TASK OBJECTIVE: In the article on journalism and the Gamestop controversy, copy the stretch from "And people are" through "the Gamestop/Robinhood controversy.", but replace "faux-tweet" with "fabricated tweet".

There's an immediacy to journalism today that focuses on being the first to a story, satisfy search algorithms, and get as many eyes on the page as possible in order to make a profit off of ad-revenue. There's no other way around it, and this leaves many journalists with a stark choice: do you spend a little bit of extra time on a story and do your due diligence? Or do you gun for a headline that's going to attract eyes and throw caution to the wind?
There are ways to kind of have your cake and eat it too if you're unsure about a source or are waiting on an answer: just say so in the story and update date it with the actual facts later.
But to present something as fact to the best of your knowledge without working to the best of your knowledge is, well, just dishonest and lazy; some would call it the "death of journalism."
And people are saying that it's this very phenomenon Twitter user @JackoWest_3 exposed after publishing a faux-tweet pertaining to the Gamestop/Robinhood controversy.
If you aren't familiar with what's going on here's a brief rundown: Reddit's r/WallStreetBets decided to all band together to mess with hedge funds that were short-selling businesses that have been on a downward spiral.
Some retailers like Gamestop, Nokia, and Blackberry were on the skids for several years, but there are other companies, like AMC Theaters, that have been adversely affected by the pandemic. "Scavenger" short-sellers at hedge funds placed bets that these businesses would fail and they were set to turn a profit on said failures. Often times hedge funds can "manipulate" the market by aggressively short-selling or make mass purchases on stocks to over-inflate their value.

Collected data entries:
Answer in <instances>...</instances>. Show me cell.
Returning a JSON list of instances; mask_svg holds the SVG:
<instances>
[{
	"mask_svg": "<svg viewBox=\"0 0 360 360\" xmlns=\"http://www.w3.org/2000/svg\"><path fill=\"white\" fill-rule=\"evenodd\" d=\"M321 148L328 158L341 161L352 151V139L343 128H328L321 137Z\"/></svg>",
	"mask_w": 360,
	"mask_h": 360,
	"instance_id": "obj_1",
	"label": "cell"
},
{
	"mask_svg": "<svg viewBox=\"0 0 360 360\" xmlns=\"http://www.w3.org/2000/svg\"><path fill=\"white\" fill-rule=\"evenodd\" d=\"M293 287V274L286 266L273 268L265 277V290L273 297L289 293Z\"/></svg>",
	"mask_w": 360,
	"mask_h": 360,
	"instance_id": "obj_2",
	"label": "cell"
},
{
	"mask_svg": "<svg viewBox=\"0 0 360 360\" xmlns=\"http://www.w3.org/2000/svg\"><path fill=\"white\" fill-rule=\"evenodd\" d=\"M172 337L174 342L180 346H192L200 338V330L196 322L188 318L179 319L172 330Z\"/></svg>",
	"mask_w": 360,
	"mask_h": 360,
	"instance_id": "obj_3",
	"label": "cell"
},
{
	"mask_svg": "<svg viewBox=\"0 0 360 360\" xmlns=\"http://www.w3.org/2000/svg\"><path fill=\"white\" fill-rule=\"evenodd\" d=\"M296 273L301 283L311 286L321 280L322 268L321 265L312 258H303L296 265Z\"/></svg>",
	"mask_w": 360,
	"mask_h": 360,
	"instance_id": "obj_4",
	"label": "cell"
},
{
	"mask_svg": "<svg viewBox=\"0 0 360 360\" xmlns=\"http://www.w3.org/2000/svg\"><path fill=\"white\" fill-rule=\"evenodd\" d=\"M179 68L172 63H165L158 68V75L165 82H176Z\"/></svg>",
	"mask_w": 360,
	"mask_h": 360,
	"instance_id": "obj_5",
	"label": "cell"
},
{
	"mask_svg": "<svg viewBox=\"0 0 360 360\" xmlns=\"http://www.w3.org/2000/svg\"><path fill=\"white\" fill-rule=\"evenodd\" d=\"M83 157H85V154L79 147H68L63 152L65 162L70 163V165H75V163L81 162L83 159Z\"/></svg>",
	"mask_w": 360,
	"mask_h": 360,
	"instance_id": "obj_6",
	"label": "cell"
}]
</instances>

RESPONSE FOR THIS EXERCISE:
And people are saying that it's this very phenomenon Twitter user @JackoWest_3 exposed after publishing a fabricated tweet pertaining to the Gamestop/Robinhood controversy.